Selected passage:
"""
It is said that an adventure is only an adventure if there is an element of risk or danger involved. Our recent kayak trip to North Nest Key over Thanksgiving 2006 just might qualify. You be the judge. 

The Nest Keys (there is a north and a south key) lie in the eastern side of Florida  Bay, approximately eight miles from Key Largo. They are part of Everglades National  Park (ENP) and North Nest Key (NNK) is a designated primitive backcountry camping  site. The name Nest Keys apparently came from the presence of numerous Osprey nests  found there. 

The most frequent question I'm asked is “How did you find out about this place?”  The answer requires a little explanation of our becoming involved with the sport of  kayaking. My husband and I fell in love with kayaking about sixteen months ago. We  started with 9.5ft Old Town Otters, read, studied and tried several others until we  decided on Necky Chathams, his a 17 and mine a 16. We considered our intended uses  and the Chathams seemed a perfect match for us. They truly are a joy to paddle. 

Our experience is limited to intracoastal waters, estuaries, and river paddling,  although I must add that over the sixteen months, we averaged 4-6 full days/month on the  water, practicing strokes, safety measures, and equipment use. Our teachers and guides  were popular websites, books, and trusted shop owners, each willing to share their  knowledge freely and passionately. We soaked it up like sponges! We have planned in  the future to invest in actual class-type instruction to supplement the little we have  accumulated correctly and, perhaps incorrectly on our own. 

Ed from South River Outfitters in Stuart, FL helped us decide on the best boat for  our intended use and is always eager to give colorful stories of his many adventures, tips,  and tricks. Thanks, Ed! 

However, our decision to go to NNK was given birth as a result of a visit to Florida  Bay Outfitters (FBO) in Key Largo, and their extremely friendly staff. Frank and Monica  have always been accepting and encouraging of our limited experience and new found  love of the sport. Our frequent visits to their website led to the discovery of a guided trip  to the Nest Keys, and so off we went to the web to find out all we could about NNK. The  information we found was scant, but did get directed to Nigel Foster's book, Guide to Sea  Kayaking in Southern Florida, which offered a trip route and was by far the most helpful  info we found. We followed his suggested route nearly as he described it. Calls to ENP  rangers, back-country fishing guides, and the use of Google Earth rounded out the  underwhelming reservoir of just what we might expect at NNK.
"""
Problems:
1. Retype the part of the kayak trip account starting with "Ed from South" and going on through "tricks. Thanks, Ed!".
2. Extend the account of the kayak trip to North Nest Key, picking up right after its final sentence.

(Saved entries)
"""
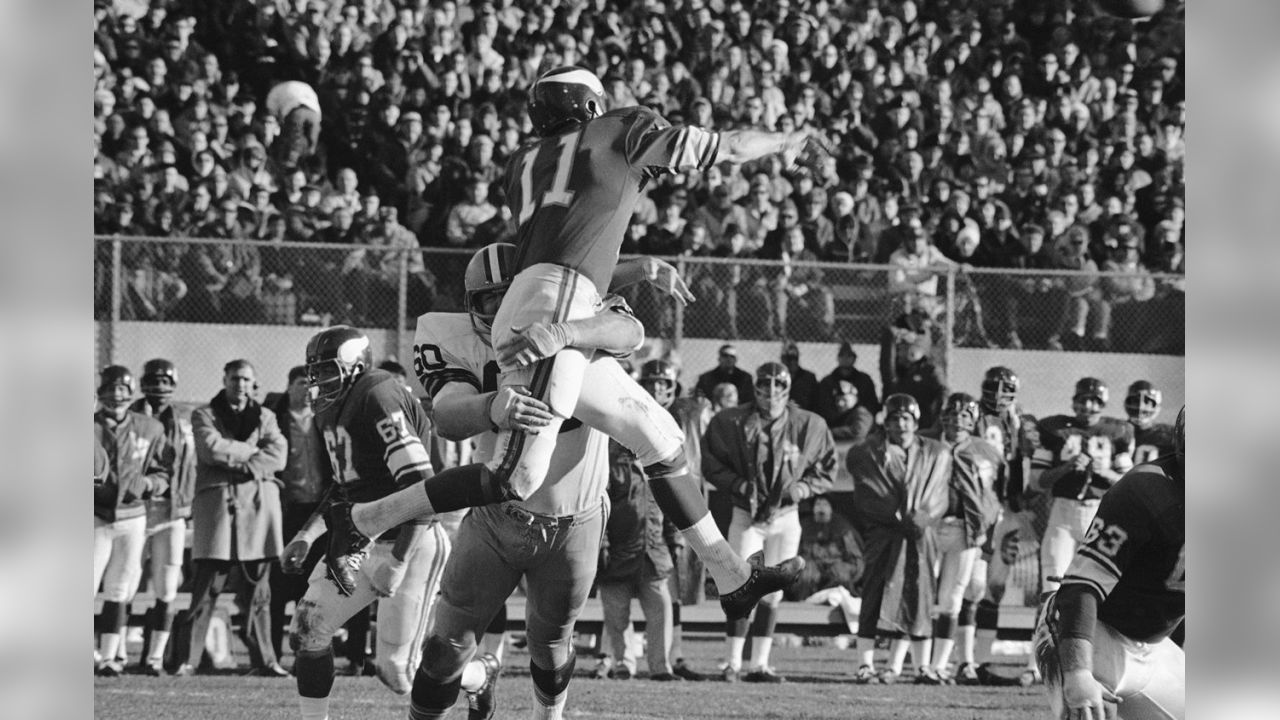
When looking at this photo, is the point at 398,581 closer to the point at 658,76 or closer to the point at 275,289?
the point at 275,289

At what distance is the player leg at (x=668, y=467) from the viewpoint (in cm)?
482

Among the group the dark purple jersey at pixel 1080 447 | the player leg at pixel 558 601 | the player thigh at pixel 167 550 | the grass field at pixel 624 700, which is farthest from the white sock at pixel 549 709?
the dark purple jersey at pixel 1080 447

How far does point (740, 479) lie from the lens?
407 inches

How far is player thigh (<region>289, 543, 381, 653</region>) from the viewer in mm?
6281

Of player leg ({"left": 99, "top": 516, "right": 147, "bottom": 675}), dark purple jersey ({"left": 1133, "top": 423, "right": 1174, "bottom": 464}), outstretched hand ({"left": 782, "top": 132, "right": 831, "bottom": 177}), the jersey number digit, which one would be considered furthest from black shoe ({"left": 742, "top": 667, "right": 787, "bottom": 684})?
outstretched hand ({"left": 782, "top": 132, "right": 831, "bottom": 177})

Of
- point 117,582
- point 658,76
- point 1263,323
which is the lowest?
point 117,582

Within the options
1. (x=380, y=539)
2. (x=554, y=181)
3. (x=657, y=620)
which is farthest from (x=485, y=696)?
(x=657, y=620)

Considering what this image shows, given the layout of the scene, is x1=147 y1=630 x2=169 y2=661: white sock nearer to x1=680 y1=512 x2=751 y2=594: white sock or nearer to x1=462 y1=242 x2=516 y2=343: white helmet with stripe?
x1=462 y1=242 x2=516 y2=343: white helmet with stripe

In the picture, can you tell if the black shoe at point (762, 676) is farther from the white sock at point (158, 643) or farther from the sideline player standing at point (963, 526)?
the white sock at point (158, 643)

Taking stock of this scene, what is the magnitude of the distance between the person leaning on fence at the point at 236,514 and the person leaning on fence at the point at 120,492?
310 millimetres

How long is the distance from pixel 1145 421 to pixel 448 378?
23.5ft

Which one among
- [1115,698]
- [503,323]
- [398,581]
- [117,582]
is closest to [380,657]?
[398,581]

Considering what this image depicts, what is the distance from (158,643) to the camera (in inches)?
388

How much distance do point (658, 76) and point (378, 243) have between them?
4.40 meters
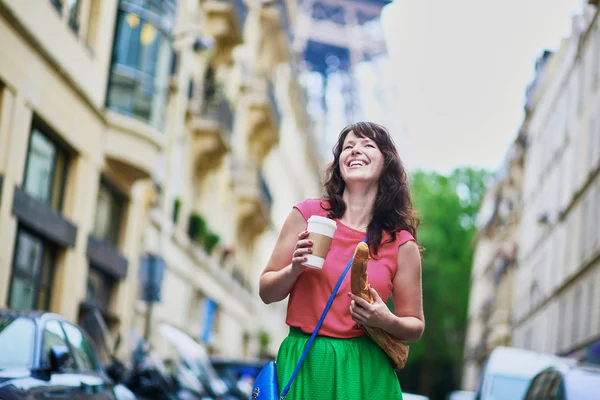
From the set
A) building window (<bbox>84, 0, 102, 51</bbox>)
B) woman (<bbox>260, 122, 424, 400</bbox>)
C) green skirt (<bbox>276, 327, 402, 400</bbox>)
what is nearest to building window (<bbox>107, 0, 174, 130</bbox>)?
building window (<bbox>84, 0, 102, 51</bbox>)

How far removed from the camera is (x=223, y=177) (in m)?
33.3

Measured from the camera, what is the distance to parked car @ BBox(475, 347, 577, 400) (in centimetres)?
1465

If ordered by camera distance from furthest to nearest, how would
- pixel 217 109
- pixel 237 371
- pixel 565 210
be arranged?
pixel 565 210 → pixel 217 109 → pixel 237 371

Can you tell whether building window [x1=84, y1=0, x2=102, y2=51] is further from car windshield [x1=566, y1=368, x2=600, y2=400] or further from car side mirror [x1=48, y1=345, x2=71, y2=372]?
car side mirror [x1=48, y1=345, x2=71, y2=372]

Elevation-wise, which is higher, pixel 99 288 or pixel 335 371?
pixel 99 288

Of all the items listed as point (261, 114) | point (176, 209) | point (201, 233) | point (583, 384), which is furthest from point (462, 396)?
point (583, 384)

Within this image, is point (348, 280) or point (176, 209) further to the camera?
point (176, 209)

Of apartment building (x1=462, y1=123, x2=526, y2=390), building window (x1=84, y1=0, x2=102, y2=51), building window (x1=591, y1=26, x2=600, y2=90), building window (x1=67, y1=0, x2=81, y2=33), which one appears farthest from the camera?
apartment building (x1=462, y1=123, x2=526, y2=390)

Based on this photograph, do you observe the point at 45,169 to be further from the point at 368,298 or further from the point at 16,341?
the point at 368,298

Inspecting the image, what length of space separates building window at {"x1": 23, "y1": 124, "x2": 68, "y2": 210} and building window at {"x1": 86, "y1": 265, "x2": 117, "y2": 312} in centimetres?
240

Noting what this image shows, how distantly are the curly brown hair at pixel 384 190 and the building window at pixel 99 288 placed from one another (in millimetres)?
15446

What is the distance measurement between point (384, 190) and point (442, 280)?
6711 centimetres

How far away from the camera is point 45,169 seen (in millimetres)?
16922

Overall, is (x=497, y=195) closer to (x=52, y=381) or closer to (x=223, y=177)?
"""
Expected answers:
1.
Ed from South River Outfitters in Stuart, FL helped us decide on the best boat for  our intended use and is always eager to give colorful stories of his many adventures, tips,  and tricks. Thanks, Ed!

2.
A goal has two essential components: what do you want and when do you want it, so  the question for us became when to make the trip. The answer came immediately-  Thanksgiving! Last year we had our Thanksgiving dinner on Little Munyon Island in the  Intracoastal Waterway, near North Palm Beach. We had thought then, that it could  become a tradition for us-a different island every year, and we were one-in-a-row! So,  NNK would make it two! 

We had our date, Thanksgiving 2006, with cooler weather and fewer mosquitoes,  and a burning desire. There it was, the makings of a goal. We would leave from FBO  Wednesday morning, stay overnight on NNK Wednesday and Thursday, and return on  Friday. The anticipation mounted and the goal was committed to paper. 

There's something about writing goals on paper. It's sort of like a contract with  yourself. Somehow we believe what we see written. The planning commenced. After  all, there now was something to plan and we had a deadline. As the little boy said in the  movie Hook, “It could happen!”, and we believed it! 

The lists, oh yes, the lists-from camping equipment, home-made Thanksgiving  dinner, snacks, water (there is none on NNK), vitamins, required permits, clothing,  radios, safety equipment, first-aid supplies, float plan, personal items, reading and writing  materials-each changed almost daily, as we envisioned different possible scenarios. It  seemed the more detailed the planning (another essential to a goal), the more confident  we were that we could pull it off.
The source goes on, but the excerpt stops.